Steven Pinker on universities and the suppression of ideas

An interview in The Weekly Standard. I've highlighted a few portions:

AR: There is, as you recognize a “liberal tilt” in academia. And you write about it: “Non-leftist speakers are frequently disinvited after protests or drowned out by jeering mobs,” and “anyone who disagrees with the assumption that racism is the cause of all problems is called a racist.” How high are the stakes in universities? Should we worry?
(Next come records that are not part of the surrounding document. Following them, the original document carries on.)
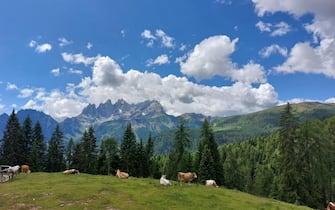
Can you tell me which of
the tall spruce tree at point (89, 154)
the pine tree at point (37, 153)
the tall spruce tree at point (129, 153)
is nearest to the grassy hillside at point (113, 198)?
the pine tree at point (37, 153)

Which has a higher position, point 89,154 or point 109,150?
point 109,150

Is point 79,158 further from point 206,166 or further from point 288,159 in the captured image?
point 288,159

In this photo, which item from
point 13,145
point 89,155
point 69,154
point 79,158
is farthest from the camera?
point 69,154

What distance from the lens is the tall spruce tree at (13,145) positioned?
271 feet

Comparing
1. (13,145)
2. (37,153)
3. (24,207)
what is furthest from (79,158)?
(24,207)

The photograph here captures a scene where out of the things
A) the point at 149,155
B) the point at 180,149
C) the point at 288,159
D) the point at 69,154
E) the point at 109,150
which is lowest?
the point at 288,159

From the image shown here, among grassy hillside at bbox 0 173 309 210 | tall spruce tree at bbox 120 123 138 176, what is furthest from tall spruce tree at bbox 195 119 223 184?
grassy hillside at bbox 0 173 309 210

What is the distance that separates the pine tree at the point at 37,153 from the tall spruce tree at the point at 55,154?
1.57 metres

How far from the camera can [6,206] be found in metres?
24.4

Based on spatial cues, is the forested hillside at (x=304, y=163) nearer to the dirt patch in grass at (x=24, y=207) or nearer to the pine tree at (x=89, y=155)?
the dirt patch in grass at (x=24, y=207)

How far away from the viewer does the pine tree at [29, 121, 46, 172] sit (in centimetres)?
8312

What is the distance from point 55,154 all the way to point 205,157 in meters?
41.1

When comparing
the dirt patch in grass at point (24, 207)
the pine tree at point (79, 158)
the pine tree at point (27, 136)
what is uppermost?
the pine tree at point (27, 136)

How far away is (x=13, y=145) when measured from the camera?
84.2 m
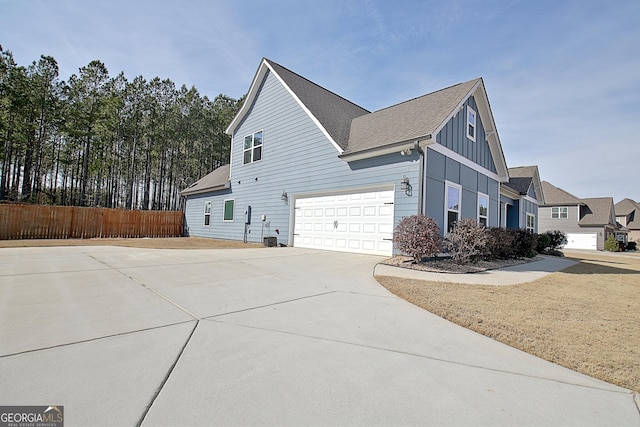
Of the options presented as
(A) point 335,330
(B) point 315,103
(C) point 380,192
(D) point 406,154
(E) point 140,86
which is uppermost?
(E) point 140,86

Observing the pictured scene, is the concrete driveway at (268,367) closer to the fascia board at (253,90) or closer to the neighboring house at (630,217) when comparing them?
the fascia board at (253,90)

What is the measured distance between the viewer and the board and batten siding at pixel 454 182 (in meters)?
8.83

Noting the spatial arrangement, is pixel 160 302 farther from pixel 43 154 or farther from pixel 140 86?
pixel 43 154

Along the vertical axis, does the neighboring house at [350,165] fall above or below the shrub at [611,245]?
above

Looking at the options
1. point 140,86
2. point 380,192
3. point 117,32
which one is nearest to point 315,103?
point 380,192

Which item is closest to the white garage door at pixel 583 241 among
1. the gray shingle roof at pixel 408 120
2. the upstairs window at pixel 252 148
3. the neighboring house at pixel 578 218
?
the neighboring house at pixel 578 218

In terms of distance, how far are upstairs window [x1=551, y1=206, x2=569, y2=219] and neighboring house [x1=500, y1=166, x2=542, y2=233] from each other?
17.7m

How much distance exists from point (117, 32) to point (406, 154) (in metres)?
9.38

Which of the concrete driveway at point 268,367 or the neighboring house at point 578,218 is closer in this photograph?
the concrete driveway at point 268,367

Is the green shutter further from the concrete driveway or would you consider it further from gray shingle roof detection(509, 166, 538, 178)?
gray shingle roof detection(509, 166, 538, 178)

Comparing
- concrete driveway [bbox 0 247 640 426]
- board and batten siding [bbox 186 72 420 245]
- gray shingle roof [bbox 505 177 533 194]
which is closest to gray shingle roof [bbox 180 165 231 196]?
board and batten siding [bbox 186 72 420 245]

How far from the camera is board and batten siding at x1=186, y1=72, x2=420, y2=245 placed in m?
9.12

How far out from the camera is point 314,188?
37.1ft

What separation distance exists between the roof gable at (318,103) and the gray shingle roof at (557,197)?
99.8 feet
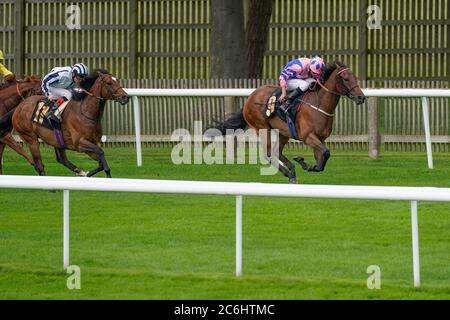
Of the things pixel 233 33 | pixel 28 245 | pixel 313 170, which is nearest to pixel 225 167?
pixel 313 170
SP: Yes, for three reasons. One is that scholars can’t hope to understand the world (particularly the social world) if some hypotheses are given a free pass and others are unmentionable. As John Stuart Mill noted, “He who knows only his own side of the case, knows little of that.” In The Blank Slate I argued that leftist politics had distorted the study of human nature, including sex, violence, gender, childrearing, personality, and intelligence. The second is that people who suddenly discover forbidden facts outside the crucible of reasoned debate (which is what universities should be) can take them to dangerous conclusions, such as that differences between the sexes imply that we should discriminate against women (this kind of fallacy has fueled the alt-right movement). The third problem is that illiberal antics of the hard left are discrediting the rest of academia, including the large swaths of moderates and open-minded scholars who keep their politics out of their research. (Despite the highly publicized follies of academia, it’s still a more disinterested forum than alternatives like the Twittersphere, Congress, or ideologically branded think tanks.) In particular, many right-wingers tell each other that the near-consensus among scientists on human-caused climate change is a conspiracy among politically correct academics who are committed to a government takeover of the economy. This is sheer nonsense, but it can gain traction when the noisiest voices in the academy are the repressive fanatics.